Fred scoffs kindly as if I couldn't have said anything more untrue. "Don't mention it." He looks on me as if I'm a second son. I cough uncomfortably. It's not something I'm used to.
"How's retirement going?" I ask casually, finding the instant need to change the topic.
Fred raises his thick eyebrows slowly, casting a heavy glance past the blinds and through the window. "Not as easy as everyone would let me to believe," he says cryptically, before he returns his gaze back at me, his eyes gentle and creasing with laughter. "How about you? How's the big city?"
I shrug jaggedly. "You know, work is work." The words spill out of my mouth too quick. "Actually, there was something I wanted talk to you about-"
"Oh, right, the funeral," Fred sits up a little straighter, weaving his worn, rough hands together, resting them on the edge of the table. Clearly his son hasn't let him in on the world's worst kept secret yet.
"Well, see," I chew on the inside of my cheek aimlessly, casting my gaze away thoughtfully, "We've decided to go in a different direction." This sounds like a job interview. "It's better if he's cremated. Less trouble." My voice trails off.
Fred nods understandably though his eyes simmer with confusion. The skin on his forehead creases in conflict. Or maybe that's just old age.
"I actually wanted to talk to you about something else." Instinctively, I shove my hand into my backpack and snatch out a wad of paper, my sharpie clipped to the top of it. I slide the pen off, unclipping the lid with my mouth and poising it onto the top sheet of paper.
Since I haven't been prepared enough to acquire my recorder back from Kevin yet, this is going to have to be old school.
I spit the pen lid out of my mouth.
"Can you tell me what happened the day Betty disappeared?"
"I was driving," Fred mutters, his fists flexing as if he's still holding onto the steering wheel six years later. "It was after a meeting with a client. I was heading home late."
The room sinks around me, swirling and twisting into a memory. It shifts and swirls, walls morphing into trees, the floor being replaced with tarmac. It glistens with wet puddles of moonlight in the darkness. We're seated in a booth near a bus stop at the edge of a forest.
A cold figure stands under the bus shelter, arms wrapped protectively around herself.
"It was, what, eight? Eight thirty?" Fred recounts, his greying hair caught in a brief breeze. It flutters like papers.
I nod silently, this information sounding familiar, as I scribble it down in fat, bold letters. A car zooms past on the opposite side of the road, its headlights scanning over us like searchlights. It kicks up a wind that tries to steal my note papers. I grip onto them sternly.

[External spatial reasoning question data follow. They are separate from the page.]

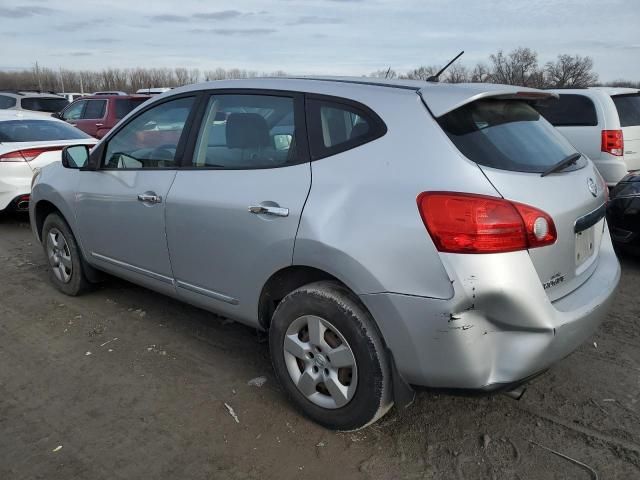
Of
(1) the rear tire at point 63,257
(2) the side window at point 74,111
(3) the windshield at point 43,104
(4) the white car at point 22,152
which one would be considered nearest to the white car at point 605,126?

"I remember seeing Betty standing on the side of the road, at the bus stop," Fred hums in a minor key. His gaze is cast away from me, eyebrows knitted tightly together. "I thought it was odd she was out so late. I pulled up and asked her if she was okay."
"What was she wearing, do you remember?" my voice asks as my hand is preoccupied with taking notes.
Fred lets out a short, disheartened sigh. It's as if he wants to remember more than he can. "Oh, I don't know," he mutters, unsure. "A coat? Pink maybe? Red? It was dark."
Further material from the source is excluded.